-- Page text --
↓
By Dr. John D. Eigenauer
June 16, 2006

Some years ago, a friend of mine who was the general manager of a minor league baseball team led me into the bullpen to watch that night’s starter warm up. He was perhaps 6’ 4” and 220 pounds, left handed, shaggy, and mean. As I walked carefully along the edge of the pen, I didn’t see the first pitch, but I heard it whistle by and explode into the catcher’s mitt. I was startled, my curiosity was up, and I could hardly wait to see the second pitch. The next fastball made the same sublime noise, located perfectly on the black. I thought to myself, “Geez, if this is warm-ups…” The pitcher got more into his routine and started breaking off sliders in the same fashion, each one biting hard at the last moment and grabbing the edge of the plate. There was no doubt in my mind that this guy was headed to The Show.

As we walked back to my friend’s office, I told him that I had never seen anything like what I had just seen and that this kid was going to be a star. “He’ll never make it,” he replied.
“You’re nuts,” I said.
“Nope,” he replied calmly, “he’s a head case. He falls apart at the first error and he has no guts.” My friend was right—he never made it out of A ball.

I tell this story because it is part of the long debate about what matters most in baseball, which is what Three Nights in August is about. Does heart matter when you are trying to win games? Or is every game statistically reducible? Is there some rule—such as the sabermetrician’s that nothing is worth more than an out—that needs to be lashed to the mast of strategy? Or do intangibles matter? Should strategies be employed at times that defy the predictions of numerical analysis? Will the desire to win carry teams and players beyond their standard capabilities? Does chemistry matter? Does the squeeze bunt ever make sense in the third inning?

LaRussa

Tony LaRussa, seen here in his days as the White Sox skipper, is the star of this book.

Photo by Michael Ponzini, ©2006 Super70s.com

Buzz Bissinger narrates a three game series in August of 2003 between the Cubs and the Cardinals after extensive access to the Cardinals’ players, coaches, clubhouse, and manager Tony LaRussa. The result is a detailed account without equal in baseball writing. Every pitch comes alive with a tension born of the incessant rhythm of what to do next. Possibilities arise as LaRussa weighs each one, accepts, rejects, and anticipates. We see inside a manager’s mind in the way that Bouton took us inside the major league clubhouse. It is revealing, interesting, and it makes you a little uneasy to know that so much is going on.

Bissinger hopes that it makes Moneyball devotees uneasy as well. He openly derides the sterility with which sabermetricians seek to remove all emphasis on intangibles by rejecting all things non-quantifiable. If there is no reason to squeeze early in a game or hit and run ever, why does one of the game’s greatest managers constantly weigh those options? Why doesn’t he stock his lineup with OPS machines and sit back and watch the wins roll in? Is LaRussa really just old school? Bissinger thinks not. After watching him manage a team through a season and a series, after understanding the unfathomable contingency that weighs on every play, Bissinger decides that LaRussa has a leg up on the deconstructionist statheads like DePodesta and Beane. He argues this by placing enormously complex situations in front of the reader and showing how LaRussa has sweated every statistical and emotional detail; he claims that LaRussa’s mind houses far greater capacity for understanding the complexity of the moment than any database ever could. In the end, we understand that if LaRussa loses, it is because even his prodigal understanding cannot overcome the frailty of divination in an art so subtle as a simple game of baseball.
↑
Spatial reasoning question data
↓
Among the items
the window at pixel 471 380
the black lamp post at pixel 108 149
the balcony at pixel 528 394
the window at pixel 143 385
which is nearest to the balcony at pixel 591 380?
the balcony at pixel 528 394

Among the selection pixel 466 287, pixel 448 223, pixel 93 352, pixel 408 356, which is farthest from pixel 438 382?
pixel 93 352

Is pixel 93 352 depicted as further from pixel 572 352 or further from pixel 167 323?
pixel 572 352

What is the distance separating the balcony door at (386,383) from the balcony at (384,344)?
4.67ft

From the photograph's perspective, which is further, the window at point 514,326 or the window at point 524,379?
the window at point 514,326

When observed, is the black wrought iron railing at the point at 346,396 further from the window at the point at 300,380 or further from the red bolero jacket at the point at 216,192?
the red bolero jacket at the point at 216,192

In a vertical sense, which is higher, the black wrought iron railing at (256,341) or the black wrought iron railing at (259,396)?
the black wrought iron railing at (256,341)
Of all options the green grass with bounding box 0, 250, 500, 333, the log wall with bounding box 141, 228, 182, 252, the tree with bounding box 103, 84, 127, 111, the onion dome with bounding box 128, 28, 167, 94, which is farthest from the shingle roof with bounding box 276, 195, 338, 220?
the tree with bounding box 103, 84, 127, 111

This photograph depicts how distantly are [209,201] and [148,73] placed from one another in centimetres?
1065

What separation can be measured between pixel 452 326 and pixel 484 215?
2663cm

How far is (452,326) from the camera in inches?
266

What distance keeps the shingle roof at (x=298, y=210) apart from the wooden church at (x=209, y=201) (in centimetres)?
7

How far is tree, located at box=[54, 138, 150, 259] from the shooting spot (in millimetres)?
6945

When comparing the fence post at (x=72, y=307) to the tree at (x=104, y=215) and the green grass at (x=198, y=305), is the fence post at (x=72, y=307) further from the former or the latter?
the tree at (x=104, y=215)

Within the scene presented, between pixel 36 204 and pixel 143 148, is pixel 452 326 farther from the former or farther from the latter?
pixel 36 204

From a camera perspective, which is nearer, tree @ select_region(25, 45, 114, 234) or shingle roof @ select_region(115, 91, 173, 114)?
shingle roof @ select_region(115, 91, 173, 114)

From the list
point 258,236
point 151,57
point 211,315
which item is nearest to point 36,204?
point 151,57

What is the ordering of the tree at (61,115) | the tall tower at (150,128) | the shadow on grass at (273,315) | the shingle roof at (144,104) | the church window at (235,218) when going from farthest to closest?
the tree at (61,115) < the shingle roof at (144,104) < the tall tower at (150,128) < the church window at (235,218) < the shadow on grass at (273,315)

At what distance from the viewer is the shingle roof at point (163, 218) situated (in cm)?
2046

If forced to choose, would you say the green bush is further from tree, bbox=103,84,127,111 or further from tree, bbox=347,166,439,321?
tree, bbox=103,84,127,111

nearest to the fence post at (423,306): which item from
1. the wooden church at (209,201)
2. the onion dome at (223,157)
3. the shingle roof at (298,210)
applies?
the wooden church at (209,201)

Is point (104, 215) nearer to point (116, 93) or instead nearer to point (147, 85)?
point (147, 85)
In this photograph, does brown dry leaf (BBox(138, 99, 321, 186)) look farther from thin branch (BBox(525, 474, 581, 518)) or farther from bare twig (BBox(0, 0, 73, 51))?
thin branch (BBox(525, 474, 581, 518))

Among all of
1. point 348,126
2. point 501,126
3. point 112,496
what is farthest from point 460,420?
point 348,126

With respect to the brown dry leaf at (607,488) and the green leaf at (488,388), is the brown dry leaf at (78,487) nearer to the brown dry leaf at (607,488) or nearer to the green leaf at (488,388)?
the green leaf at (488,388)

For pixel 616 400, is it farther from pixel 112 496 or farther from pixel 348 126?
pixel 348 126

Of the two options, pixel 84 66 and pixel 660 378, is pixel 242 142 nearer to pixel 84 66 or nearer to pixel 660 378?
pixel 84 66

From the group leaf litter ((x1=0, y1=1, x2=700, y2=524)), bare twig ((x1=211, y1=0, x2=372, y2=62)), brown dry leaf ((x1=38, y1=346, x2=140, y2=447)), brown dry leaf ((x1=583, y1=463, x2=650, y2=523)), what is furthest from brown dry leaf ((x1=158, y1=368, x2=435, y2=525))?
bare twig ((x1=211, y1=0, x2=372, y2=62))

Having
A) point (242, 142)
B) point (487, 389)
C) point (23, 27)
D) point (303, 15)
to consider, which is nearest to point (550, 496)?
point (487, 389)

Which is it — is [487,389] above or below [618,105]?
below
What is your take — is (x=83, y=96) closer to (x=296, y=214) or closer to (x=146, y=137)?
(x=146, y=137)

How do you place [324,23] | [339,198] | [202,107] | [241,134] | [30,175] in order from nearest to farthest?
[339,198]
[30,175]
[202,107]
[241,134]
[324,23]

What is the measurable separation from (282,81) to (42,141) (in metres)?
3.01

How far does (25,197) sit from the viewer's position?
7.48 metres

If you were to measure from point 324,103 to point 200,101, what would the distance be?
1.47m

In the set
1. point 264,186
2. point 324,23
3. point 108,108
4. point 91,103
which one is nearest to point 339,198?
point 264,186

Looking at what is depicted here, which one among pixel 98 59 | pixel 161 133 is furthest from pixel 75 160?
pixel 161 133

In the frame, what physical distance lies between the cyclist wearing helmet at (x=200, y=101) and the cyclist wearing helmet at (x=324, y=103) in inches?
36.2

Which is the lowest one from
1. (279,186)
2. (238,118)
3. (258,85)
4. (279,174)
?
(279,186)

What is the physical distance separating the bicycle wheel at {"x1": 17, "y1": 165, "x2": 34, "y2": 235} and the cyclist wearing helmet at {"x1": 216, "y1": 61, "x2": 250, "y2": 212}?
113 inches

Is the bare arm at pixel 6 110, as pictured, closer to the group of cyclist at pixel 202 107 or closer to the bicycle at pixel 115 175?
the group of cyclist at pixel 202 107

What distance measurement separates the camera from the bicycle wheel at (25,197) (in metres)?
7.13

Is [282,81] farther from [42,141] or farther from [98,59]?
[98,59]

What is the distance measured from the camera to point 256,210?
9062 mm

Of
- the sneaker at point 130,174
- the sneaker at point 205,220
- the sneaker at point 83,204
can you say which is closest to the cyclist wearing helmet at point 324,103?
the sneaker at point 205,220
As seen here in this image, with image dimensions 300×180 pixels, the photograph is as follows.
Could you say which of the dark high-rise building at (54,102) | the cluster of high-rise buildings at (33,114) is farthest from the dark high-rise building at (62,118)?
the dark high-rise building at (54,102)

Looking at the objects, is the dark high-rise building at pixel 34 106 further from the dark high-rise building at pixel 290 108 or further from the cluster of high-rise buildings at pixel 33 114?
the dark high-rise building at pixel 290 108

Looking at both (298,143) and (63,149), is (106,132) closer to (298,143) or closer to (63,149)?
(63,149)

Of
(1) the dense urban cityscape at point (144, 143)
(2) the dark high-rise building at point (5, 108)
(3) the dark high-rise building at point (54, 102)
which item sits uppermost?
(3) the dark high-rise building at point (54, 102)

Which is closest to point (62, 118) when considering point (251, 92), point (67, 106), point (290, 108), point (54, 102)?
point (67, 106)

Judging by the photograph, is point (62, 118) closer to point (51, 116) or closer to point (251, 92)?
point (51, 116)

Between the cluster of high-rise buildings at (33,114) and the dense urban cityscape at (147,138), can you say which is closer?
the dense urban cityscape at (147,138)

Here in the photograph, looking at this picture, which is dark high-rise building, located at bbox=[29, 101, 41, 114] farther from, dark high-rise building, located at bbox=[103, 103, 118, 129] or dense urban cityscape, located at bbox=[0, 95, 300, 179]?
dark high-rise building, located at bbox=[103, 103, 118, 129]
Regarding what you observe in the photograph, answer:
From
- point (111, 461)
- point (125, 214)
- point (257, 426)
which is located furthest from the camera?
↑
-- Stated goal --
Please answer these questions from the review above:
(a) How tall was the pitcher in the bullpen?
(b) Which two teams played the three-game series that Bissinger narrates?
(c) Which team was LaRussa managing in the photo?

-- Solution to this task --
(a) Perhaps 6’ 4”.
(b) The Cubs and the Cardinals.
(c) The White Sox.